NBISweden / Earth-Biogenome-Project-pilot

Assembly and Annotation workflows for analysing data in the Earth Biogenome Project pilot project.
https://www.earthbiogenome.org/
GNU General Public License v3.0
10 stars 8 forks source link

Refactor workflow #96

Closed mahesh-panchal closed 5 months ago

mahesh-panchal commented 5 months ago
mahesh-panchal commented 5 months ago

What's your opinion on this refactor? Is it more readable? Can you tell what's going on in the main.nf much better?

MartinPippel commented 5 months ago

I really like all changes!

Meaning, if I omit the decontamination step e.g. via"steps": "inspect,preprocess,assemble,purge,polish" then the following code snippet just assigns the ch_raw_assemblies channel to the ch_cleaned_assemblies channel, right?. Thats cool!!!

    // Contamination screen
    ch_to_screen = setAssemblyStage (
        ch_raw_assemblies,
        'decontaminated' // Set assembly stage now for filenaming
    ).dump(tag: 'Assemblies: to screen')
    if ( 'screen' in workflow_steps ) {
        DECONTAMINATE( ch_to_screen )
        ch_cleaned_assemblies = DECONTAMINATE.out.assemblies
    } else {
        ch_cleaned_assemblies = ch_to_screen
    }
    ch_cleaned_assemblies = ch_cleaned_assemblies.mix (
        preassembledInput( PREPARE_INPUT.out.assemblies, 'decontaminated' )
    ).dump(tag: 'Assemblies: Cleaned')

Have you tested it on a real example already? If not I can give it a try on a 50Mb genome.

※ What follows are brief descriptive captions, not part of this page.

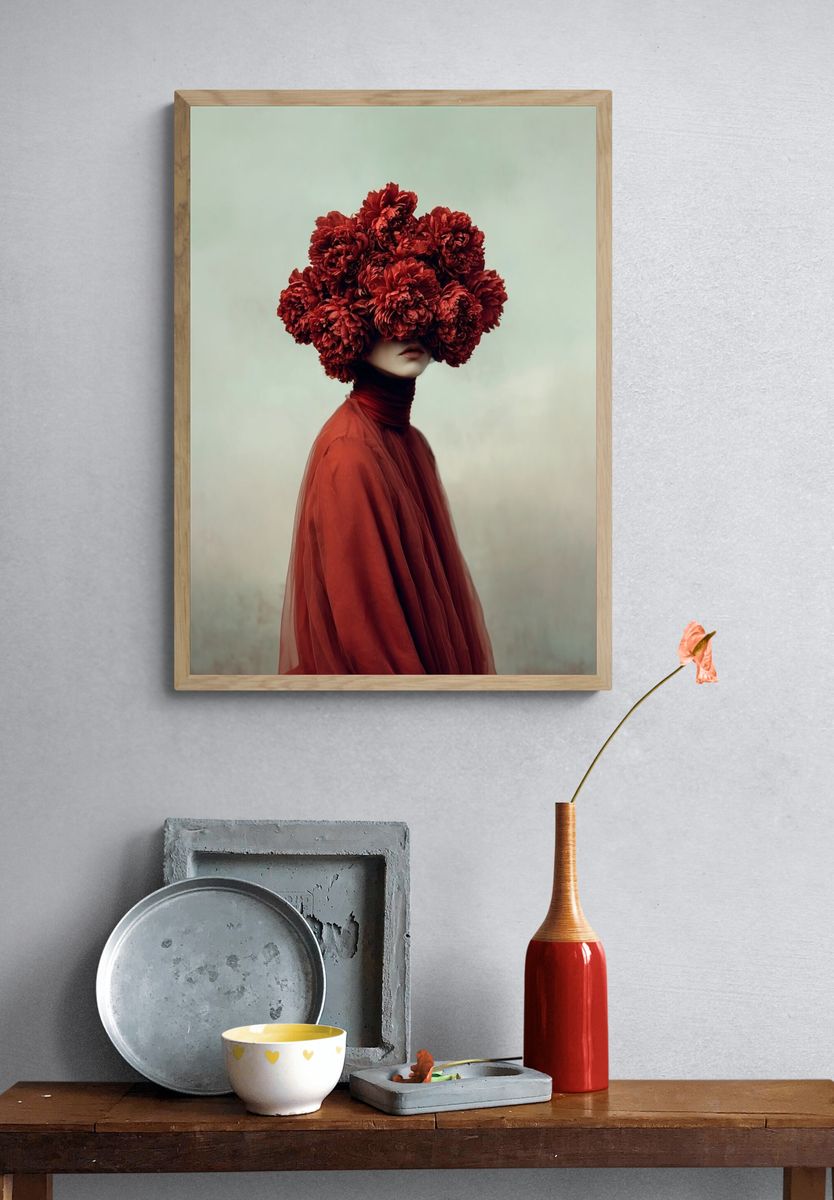 Red Floral Portrait Photography Poster. — room view 3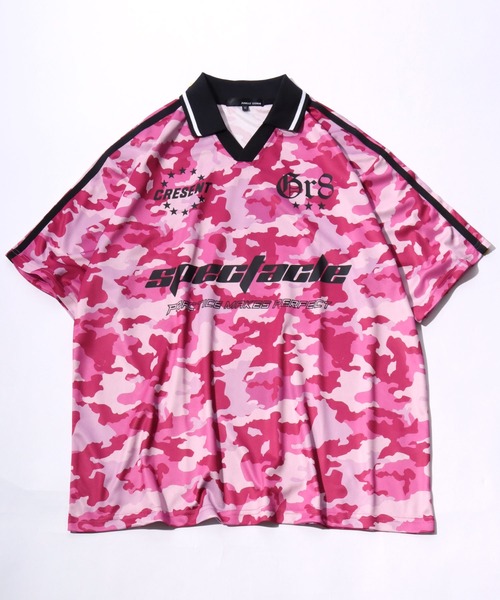 Salong hameu(サロン ハミュー)の「2026夏新色追加 ゲームシャツ/サッカーユニフォームデザイン/襟付きTシャツ/フットボールT/ユニセックス(Tシャツ/カットソー・メンズ・オフホワイト/ブラック/ネイビー/レッド/グレー系カモフラージュ/レッド系その他2/ネイビー系2/ブラック系その他/ブルー系その他/レッド系その他/グリーン系カモフラージュ/ホワイト系その他/グリーン系その他/グリーン系その他2/グリーン/レオパード/ブラック系その他2/ネイビー系3/ネイビー系4/ピンク系その他/ホワイト系その他2/チャコールグレー・L/M)」の16枚目の写真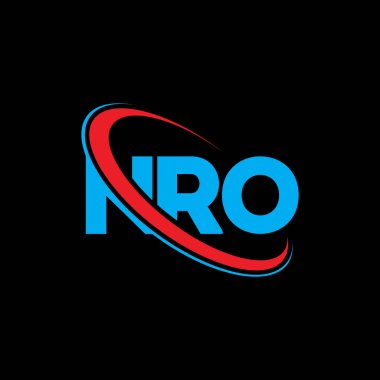 NRO logosu. NRO mektubu. NRO harf logosu tasarımı. Çember ve büyük harfli monogram logosuna bağlı baş harfler NRO logosu. Teknoloji, iş ve emlak markası için NRO tipografisi.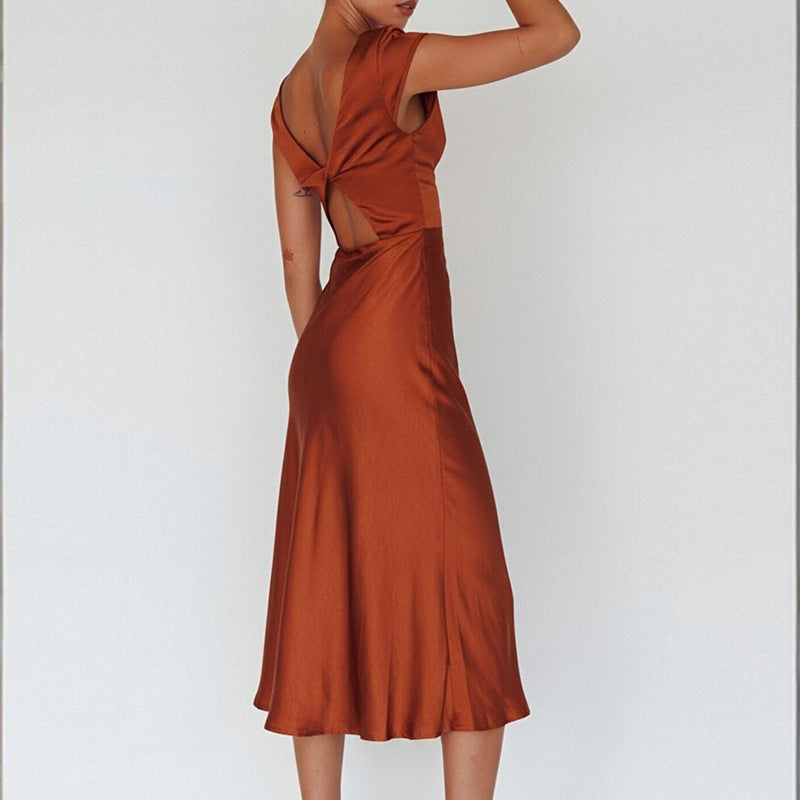 brown Crew Neck Slit Slim Dress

mahesh-panchal commented 5 months ago

I really like all changes!

* the additional assembly auxiliary functions are pretty helpful (now that I got what they are supposed to do).

👍🏽

* If I get this if-else logic right, then this keeps the automatic flow intact, e.g. if a step is removed from the pipeline?

Exactly. I was trying to address the issue Guilherme realised.

Meaning, if I omit the decontamination step e.g. via"steps": "inspect,preprocess,assemble,purge,polish" then the following code snippet just assigns the ch_raw_assemblies channel to the ch_cleaned_assemblies channel, right?. Thats cool!!!

    // Contamination screen
    ch_to_screen = setAssemblyStage (
        ch_raw_assemblies,
        'decontaminated' // Set assembly stage now for filenaming
    ).dump(tag: 'Assemblies: to screen')
    if ( 'screen' in workflow_steps ) {
        DECONTAMINATE( ch_to_screen )
        ch_cleaned_assemblies = DECONTAMINATE.out.assemblies
    } else {
        ch_cleaned_assemblies = ch_to_screen
    }
    ch_cleaned_assemblies = ch_cleaned_assemblies.mix (
        preassembledInput( PREPARE_INPUT.out.assemblies, 'decontaminated' )
    ).dump(tag: 'Assemblies: Cleaned')

Yes, and the stage information is updated automatically too

Have you tested it on a real example already? If not I can give it a try on a 50Mb genome.

Not yet. Please do try, but you may encounter syntax errors.

MartinPippel commented 5 months ago

I got following error:

ERROR ~ No such variable: meta

 -- Check script '/home/pippel/tests/Earth-Biogenome-Project-pilot/subworkflows/local/assemble_hifi/main.nf' at line: 42 or see '.nextflow.log' file for more details

But the file subworkflows/local/assemble_hifi/main.nf was not part of this PR. Would you mind to have a look?

I potentially solved(?) this via changing this from

        fasta_ch = GFATOOLS_GFA2FA.out.fasta.multiMap{
            fasta: [ meta, fasta ]
            genome_size: meta.sample.genome_size

into:

        fasta_ch = GFATOOLS_GFA2FA.out.fasta.multiMap{ meta, fasta ->
            fasta: [ meta, fasta ]
            genome_size: meta.sample.genome_size
MartinPippel commented 5 months ago

After fixing the previous error the pipeline finished successfully (FCS was excluded for time reasons)

mahesh-panchal commented 5 months ago

But the file subworkflows/local/assemble_hifi/main.nf was not part of this PR.

You should also be able to push commits to this branch.

mahesh-panchal commented 5 months ago

There's still more to update but we can clean up later.